Please output exactly the run of lines that starts at the line with "How far does point" and ends at the last line of the records below.

========================================================================

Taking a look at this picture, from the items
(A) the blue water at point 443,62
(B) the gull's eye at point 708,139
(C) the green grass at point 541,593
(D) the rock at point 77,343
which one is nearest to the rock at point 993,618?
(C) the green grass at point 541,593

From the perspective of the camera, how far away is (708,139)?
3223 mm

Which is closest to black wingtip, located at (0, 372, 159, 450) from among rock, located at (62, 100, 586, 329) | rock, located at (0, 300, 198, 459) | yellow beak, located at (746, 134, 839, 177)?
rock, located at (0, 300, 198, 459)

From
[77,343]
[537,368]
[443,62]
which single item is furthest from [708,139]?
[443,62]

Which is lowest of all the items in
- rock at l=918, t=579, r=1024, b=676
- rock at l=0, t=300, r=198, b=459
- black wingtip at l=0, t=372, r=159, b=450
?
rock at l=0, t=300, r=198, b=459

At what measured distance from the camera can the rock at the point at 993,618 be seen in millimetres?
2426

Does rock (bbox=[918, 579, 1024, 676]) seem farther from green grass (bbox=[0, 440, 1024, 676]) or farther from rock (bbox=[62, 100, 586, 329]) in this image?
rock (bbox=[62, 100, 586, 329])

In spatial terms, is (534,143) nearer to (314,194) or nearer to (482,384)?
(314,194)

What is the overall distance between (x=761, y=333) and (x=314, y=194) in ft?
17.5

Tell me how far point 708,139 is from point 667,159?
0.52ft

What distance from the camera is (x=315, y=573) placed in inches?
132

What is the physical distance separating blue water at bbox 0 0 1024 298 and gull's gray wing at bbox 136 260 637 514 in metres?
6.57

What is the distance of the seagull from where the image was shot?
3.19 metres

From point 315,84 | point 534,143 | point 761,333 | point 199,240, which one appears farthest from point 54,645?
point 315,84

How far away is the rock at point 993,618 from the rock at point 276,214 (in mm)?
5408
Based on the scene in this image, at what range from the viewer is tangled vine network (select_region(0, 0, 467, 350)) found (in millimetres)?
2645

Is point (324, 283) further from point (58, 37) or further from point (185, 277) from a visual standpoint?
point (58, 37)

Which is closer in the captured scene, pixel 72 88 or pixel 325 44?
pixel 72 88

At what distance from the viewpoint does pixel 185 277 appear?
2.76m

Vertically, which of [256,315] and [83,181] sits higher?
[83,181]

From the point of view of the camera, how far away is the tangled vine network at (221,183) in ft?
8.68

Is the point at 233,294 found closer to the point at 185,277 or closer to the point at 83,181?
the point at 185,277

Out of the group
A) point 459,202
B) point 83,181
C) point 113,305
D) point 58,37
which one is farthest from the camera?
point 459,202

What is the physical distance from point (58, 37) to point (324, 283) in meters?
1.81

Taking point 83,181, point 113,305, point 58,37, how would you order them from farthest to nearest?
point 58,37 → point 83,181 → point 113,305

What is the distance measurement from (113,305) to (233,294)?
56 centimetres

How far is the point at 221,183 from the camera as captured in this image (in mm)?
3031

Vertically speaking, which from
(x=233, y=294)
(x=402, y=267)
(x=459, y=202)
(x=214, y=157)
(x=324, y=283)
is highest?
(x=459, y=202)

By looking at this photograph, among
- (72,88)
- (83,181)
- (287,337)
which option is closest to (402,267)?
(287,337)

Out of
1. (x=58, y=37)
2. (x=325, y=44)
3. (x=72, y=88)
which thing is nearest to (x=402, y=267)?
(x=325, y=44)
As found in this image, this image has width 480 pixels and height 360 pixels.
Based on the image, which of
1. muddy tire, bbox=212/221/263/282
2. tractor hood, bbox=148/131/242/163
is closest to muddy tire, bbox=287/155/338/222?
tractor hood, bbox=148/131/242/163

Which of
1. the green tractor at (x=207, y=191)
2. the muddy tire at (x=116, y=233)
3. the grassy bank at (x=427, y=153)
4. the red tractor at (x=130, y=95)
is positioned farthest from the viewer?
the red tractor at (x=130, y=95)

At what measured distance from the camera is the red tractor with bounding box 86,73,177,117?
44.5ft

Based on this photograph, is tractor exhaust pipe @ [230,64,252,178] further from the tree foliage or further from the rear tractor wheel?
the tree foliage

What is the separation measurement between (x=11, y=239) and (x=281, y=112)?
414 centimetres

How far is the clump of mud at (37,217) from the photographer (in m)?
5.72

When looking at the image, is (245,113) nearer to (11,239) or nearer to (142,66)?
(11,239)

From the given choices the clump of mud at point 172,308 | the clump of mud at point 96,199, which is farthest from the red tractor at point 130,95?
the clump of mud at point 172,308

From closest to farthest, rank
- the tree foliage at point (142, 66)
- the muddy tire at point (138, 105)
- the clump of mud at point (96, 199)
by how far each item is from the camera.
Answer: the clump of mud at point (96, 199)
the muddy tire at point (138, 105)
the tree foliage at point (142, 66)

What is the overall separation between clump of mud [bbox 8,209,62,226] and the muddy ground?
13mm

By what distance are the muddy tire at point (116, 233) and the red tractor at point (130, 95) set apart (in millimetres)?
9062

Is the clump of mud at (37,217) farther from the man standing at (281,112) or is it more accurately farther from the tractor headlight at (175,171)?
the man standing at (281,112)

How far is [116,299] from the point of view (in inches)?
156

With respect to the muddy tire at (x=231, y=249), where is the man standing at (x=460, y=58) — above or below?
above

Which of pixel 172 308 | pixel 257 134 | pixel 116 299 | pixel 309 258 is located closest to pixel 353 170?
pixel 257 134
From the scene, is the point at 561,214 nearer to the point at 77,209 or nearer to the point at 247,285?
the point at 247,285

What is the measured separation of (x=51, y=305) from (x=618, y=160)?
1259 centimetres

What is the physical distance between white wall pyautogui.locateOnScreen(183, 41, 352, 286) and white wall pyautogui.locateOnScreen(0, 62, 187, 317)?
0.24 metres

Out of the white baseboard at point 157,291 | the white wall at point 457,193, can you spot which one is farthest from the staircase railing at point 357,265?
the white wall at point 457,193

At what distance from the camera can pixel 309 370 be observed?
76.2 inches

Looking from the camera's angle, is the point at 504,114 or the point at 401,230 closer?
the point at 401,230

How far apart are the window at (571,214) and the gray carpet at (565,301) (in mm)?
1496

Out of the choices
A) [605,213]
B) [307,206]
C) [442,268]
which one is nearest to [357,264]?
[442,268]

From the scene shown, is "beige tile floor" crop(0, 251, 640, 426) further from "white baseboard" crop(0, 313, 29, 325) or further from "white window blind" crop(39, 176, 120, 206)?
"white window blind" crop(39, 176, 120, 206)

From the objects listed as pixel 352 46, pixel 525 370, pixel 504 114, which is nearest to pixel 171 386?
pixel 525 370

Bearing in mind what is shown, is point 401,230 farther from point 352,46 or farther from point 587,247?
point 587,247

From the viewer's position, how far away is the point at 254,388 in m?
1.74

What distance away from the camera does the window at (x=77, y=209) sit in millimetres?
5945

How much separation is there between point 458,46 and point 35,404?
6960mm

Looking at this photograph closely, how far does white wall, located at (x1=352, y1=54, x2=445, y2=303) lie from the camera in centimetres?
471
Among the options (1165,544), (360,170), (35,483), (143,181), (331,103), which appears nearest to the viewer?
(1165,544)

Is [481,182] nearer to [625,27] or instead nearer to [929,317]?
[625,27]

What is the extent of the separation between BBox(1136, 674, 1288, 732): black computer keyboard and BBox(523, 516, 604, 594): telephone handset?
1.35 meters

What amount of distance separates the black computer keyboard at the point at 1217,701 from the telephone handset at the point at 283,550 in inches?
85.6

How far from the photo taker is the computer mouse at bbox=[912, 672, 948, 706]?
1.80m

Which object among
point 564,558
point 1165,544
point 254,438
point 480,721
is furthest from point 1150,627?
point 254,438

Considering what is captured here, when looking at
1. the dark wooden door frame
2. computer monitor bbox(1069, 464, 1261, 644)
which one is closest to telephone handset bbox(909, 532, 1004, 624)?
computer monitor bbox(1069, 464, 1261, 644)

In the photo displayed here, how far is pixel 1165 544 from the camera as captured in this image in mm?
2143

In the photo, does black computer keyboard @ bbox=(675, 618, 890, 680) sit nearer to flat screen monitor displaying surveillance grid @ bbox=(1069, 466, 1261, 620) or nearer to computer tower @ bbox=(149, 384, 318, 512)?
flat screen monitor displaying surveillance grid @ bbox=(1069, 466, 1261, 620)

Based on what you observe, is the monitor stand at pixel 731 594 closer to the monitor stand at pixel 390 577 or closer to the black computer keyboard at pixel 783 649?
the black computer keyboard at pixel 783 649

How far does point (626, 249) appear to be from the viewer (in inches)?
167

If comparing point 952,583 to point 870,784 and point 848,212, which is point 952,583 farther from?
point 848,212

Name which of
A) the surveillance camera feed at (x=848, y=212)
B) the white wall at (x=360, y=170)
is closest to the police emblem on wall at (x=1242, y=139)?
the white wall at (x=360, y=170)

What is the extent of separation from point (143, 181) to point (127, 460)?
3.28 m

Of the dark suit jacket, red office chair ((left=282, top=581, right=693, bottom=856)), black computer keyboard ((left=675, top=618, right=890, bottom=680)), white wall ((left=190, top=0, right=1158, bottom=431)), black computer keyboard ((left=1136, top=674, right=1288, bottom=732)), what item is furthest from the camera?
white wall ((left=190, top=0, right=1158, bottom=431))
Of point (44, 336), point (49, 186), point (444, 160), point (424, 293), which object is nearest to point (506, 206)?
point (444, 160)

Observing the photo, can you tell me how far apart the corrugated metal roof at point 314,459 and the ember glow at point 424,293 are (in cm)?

========================================================================

■ **Exercise answer**:
How far does point (626, 249) appear to be from the viewer (in inches)?
167

If comparing point 952,583 to point 870,784 and point 848,212, which is point 952,583 farther from?
point 848,212

Name which of
A) the surveillance camera feed at (x=848, y=212)
B) the white wall at (x=360, y=170)
is closest to the police emblem on wall at (x=1242, y=139)?
the white wall at (x=360, y=170)

What is the extent of separation from point (143, 181) to point (127, 460)?
3.28 m

Of the dark suit jacket, red office chair ((left=282, top=581, right=693, bottom=856)), black computer keyboard ((left=675, top=618, right=890, bottom=680)), white wall ((left=190, top=0, right=1158, bottom=431)), black computer keyboard ((left=1136, top=674, right=1288, bottom=732)), what item is furthest from the camera?
white wall ((left=190, top=0, right=1158, bottom=431))
Of point (44, 336), point (49, 186), point (444, 160), point (424, 293), which object is nearest to point (506, 206)?
point (444, 160)

Observing the photo, can you tell me how far apart the corrugated metal roof at point 314,459 and the ember glow at point 424,293 are (in cm)?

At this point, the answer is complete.